Unfortunately, summaries cannot be aggregated which means we cannot calculate quantile calculations for all rainbow instances in the public waterworks infrastructure.

Suggested solution

Switch these over to use Histograms

https://www.robustperception.io/how-does-a-prometheus-histogram-work/ https://prometheus.io/docs/practices/histograms/

2color commented 4 months ago

I just discovered there's already a bunch of histograms for HTTP requests in Boxo

The only thing missing from them is the status code which would allow us to look at aggregate request latencies grouped by HTTP response code.
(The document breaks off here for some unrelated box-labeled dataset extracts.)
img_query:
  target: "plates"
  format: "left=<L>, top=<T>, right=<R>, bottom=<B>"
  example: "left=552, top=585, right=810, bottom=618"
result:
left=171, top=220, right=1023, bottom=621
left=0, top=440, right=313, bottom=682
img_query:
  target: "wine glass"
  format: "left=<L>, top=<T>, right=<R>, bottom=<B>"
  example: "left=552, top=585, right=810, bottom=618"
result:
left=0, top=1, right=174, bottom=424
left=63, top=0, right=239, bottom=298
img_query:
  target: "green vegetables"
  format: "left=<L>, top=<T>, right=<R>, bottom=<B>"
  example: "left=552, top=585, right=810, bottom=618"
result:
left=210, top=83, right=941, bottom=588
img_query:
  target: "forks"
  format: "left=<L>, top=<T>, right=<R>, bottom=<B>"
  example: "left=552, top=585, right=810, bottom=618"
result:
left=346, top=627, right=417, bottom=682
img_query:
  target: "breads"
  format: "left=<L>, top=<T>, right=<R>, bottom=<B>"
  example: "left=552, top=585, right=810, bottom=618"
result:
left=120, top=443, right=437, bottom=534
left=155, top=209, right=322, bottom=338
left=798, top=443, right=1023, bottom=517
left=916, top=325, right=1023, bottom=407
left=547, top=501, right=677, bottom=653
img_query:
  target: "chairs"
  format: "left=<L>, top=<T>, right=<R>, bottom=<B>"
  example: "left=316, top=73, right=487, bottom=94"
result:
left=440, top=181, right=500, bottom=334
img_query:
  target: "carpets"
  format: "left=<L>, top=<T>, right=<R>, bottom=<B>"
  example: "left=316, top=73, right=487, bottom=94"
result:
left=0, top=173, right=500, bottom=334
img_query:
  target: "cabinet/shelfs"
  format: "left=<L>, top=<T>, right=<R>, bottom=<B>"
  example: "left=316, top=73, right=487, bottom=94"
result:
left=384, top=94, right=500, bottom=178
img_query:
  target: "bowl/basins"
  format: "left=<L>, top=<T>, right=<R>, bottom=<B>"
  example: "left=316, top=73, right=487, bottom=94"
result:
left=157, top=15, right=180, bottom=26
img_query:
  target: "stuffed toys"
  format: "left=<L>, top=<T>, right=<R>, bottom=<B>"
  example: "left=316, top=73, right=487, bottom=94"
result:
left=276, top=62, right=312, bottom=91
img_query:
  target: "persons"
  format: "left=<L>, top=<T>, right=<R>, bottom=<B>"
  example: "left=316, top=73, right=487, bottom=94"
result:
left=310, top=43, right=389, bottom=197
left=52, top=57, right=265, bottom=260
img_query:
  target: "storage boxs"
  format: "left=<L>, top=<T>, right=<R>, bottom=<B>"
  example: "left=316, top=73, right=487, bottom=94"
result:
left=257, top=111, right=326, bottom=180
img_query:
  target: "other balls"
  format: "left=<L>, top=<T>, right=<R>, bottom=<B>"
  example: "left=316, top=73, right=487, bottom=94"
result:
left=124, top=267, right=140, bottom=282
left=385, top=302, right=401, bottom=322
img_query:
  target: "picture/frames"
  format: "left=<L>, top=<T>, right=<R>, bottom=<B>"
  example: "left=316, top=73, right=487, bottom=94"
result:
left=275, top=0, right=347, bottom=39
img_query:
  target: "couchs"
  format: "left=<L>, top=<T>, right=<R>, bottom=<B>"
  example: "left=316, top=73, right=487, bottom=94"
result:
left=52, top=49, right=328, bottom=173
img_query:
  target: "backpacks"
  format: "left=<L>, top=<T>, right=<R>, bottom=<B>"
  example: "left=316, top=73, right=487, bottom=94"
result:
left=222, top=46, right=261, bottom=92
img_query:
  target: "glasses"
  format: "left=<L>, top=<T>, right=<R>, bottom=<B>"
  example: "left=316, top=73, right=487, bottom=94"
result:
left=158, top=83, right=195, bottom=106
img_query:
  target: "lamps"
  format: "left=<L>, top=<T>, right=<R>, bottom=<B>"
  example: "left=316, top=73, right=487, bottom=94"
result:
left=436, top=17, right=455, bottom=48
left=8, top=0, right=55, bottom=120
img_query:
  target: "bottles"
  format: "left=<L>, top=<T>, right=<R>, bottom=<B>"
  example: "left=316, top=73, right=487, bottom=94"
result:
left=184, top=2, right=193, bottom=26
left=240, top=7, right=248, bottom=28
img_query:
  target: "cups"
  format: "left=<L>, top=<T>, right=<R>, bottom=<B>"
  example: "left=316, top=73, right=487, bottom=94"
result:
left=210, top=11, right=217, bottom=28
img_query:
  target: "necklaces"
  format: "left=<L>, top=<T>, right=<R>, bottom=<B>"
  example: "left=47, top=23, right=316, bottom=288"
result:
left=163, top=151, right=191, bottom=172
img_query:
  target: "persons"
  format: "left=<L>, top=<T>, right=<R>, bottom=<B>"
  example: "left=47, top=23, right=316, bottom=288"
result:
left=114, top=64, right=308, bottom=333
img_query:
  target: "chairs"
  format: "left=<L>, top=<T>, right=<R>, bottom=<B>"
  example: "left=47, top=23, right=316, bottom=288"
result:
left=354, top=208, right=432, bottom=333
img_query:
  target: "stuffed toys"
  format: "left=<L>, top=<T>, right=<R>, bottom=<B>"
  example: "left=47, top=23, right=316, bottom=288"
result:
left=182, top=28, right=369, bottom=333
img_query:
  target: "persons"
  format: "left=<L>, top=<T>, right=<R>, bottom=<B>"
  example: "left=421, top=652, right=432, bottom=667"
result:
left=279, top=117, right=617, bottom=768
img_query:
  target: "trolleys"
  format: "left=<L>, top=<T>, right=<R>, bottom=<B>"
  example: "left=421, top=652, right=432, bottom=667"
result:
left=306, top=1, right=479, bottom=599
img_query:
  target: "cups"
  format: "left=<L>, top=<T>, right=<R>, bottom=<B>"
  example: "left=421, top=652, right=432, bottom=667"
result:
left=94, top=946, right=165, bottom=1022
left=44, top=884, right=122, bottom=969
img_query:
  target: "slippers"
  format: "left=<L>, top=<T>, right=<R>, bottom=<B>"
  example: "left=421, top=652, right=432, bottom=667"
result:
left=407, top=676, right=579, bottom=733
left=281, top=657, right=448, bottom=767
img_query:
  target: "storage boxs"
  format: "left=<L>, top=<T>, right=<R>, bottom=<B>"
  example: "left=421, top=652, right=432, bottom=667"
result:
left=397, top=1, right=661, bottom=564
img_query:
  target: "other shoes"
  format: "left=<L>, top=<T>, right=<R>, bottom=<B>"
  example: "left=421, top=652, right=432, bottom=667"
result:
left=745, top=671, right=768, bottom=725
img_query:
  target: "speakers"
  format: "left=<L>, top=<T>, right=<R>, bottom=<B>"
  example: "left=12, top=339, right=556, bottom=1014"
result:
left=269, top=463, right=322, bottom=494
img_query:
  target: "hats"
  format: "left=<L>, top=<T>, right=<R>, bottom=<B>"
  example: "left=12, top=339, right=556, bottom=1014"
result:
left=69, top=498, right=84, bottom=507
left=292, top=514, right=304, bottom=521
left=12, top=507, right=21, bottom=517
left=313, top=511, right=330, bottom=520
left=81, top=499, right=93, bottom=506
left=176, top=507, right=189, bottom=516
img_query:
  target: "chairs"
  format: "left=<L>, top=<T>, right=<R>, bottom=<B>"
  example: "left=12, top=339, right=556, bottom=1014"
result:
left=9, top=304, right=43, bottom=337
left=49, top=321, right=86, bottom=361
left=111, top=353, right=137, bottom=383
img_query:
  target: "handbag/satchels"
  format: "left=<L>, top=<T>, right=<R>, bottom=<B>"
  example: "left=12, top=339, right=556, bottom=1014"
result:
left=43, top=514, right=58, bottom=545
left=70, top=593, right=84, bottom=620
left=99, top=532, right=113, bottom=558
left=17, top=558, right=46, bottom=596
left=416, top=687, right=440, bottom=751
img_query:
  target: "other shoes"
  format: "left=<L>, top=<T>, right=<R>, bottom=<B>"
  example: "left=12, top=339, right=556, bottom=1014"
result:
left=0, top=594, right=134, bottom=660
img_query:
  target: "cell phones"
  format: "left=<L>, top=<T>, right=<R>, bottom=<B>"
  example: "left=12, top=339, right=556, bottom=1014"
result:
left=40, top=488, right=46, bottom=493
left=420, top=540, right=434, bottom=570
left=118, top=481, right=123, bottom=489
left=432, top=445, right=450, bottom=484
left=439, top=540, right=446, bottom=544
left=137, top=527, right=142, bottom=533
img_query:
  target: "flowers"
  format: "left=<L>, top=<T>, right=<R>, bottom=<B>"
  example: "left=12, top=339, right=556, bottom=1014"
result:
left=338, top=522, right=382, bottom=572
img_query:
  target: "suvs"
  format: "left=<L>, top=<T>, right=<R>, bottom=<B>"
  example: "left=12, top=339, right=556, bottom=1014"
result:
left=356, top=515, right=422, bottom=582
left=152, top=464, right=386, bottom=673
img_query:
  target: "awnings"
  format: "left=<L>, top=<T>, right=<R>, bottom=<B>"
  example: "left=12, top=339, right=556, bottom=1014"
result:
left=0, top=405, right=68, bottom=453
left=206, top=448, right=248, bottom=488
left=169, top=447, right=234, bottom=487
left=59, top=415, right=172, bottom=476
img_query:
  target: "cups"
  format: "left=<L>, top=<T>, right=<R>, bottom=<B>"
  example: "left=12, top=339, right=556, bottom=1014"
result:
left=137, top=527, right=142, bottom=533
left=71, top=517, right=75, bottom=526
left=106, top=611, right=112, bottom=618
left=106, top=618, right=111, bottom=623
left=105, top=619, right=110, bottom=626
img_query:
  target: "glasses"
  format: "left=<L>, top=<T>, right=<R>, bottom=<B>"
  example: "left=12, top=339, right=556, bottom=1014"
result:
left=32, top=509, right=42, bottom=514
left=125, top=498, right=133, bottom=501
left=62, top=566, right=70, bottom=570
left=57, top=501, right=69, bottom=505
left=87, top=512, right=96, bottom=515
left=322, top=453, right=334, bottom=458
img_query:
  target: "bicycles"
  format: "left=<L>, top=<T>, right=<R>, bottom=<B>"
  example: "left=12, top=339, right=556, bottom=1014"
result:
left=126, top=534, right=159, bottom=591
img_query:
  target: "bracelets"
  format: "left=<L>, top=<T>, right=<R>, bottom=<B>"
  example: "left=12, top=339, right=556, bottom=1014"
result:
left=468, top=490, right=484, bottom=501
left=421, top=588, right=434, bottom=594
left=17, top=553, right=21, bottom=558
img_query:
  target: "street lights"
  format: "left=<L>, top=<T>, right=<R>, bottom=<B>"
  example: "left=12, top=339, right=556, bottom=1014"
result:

lidel commented 4 months ago

I think the boxo ones are not the best place, because afaik we update them only on success (example). It might be way too involved to try to add status code support to them, and also updating on error may change semantic meaning and the way people used them.

As a rule of thumb, we don't want to break monitoring people have set up with existing metrics.

Been a while I looked into metrics, but perhaps add new histograms here (in rainbow), under new names (e.g. request_size_bytes → hist_request_size_bytes) and keep old ones (request_size_bytes) as deprecated at least for one release, allowing users to migrate? cc @hacdias if any concerns

2color commented 4 months ago

I think the boxo ones are not the best place, because afaik we update them only on success (example). It might be way too involved to try to add status code support to them, and also updating on error may change semantic meaning and the way people used them.

Yeah I also just noticed that the ipfs_http_gw_get_duration_seconds metric you mentioned is indeed only for successful responses.

Sounds good to me to add new histograms here and remove summaries in a couple of releases.

It's worth noting that when Prometheus scrapes all metrics by default this will result in quite a few more metrics which can be heavy on Prometheus. But given the number of metrics we expose I don't think this will make a massive difference. 🤷‍♂️